Passage shown: Begin

Architectural photography is a peculiar specialty niche. 

The gear is different, the subjects are different, the lighting is different from most other kinds of photography. We recently purchased a new piece of kit for our architectural photography: a Tilt-Shift lens.This is a magical tool that does not one, but two different tricks (tilting and shifting) that the average lens can't.  The shift trick is what I'm going to talk about today (I'll get into the tilting component another time).  'Shifting' refers to the lens moving up/down or left/right, while remaining in the same plane as the sensor.  

Canon 17mm TS-E f/4.0 L (photo credit: Canon.com)

Canon 17mm TS-E f/4.0 L (photo credit: Canon.com)

Antique bellows-style camera (photographer unknown)

Antique bellows-style camera (photographer unknown)

The origin of this strange behavior goes back to the early days of photography, when the lens was attached to the film holder (and light kept out) by a "bellows" -- kind of an accordian-shaped black flexible connector.  This allowed the front lens to move independently from the film-holder (but critically, in the same plane as the film).

Passage shown: End
Supplied material: Begin

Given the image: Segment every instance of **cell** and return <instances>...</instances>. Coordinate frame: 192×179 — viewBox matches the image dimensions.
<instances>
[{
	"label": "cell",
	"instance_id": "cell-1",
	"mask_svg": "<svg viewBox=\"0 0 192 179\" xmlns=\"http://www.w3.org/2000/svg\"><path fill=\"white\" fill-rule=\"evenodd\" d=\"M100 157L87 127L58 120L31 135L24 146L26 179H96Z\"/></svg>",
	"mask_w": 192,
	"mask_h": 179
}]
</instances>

Supplied material: End

*Exercises:*
[1] According to the architectural photography text, what does "shifting" mean?
[2] Please repeat the part of the architectural photography text between "The origin of" and "as the film).", inclusive.
[3] Name every aspect the architectural photography text says differs in architectural photography from most other kinds of photography.

*Solutions per task:*
[1] The lens moves up/down or left/right while remaining in the same plane as the sensor.

[2]
The origin of this strange behavior goes back to the early days of photography, when the lens was attached to the film holder (and light kept out) by a "bellows" -- kind of an accordian-shaped black flexible connector.  This allowed the front lens to move independently from the film-holder (but critically, in the same plane as the film).

[3] The gear, the subjects, the lighting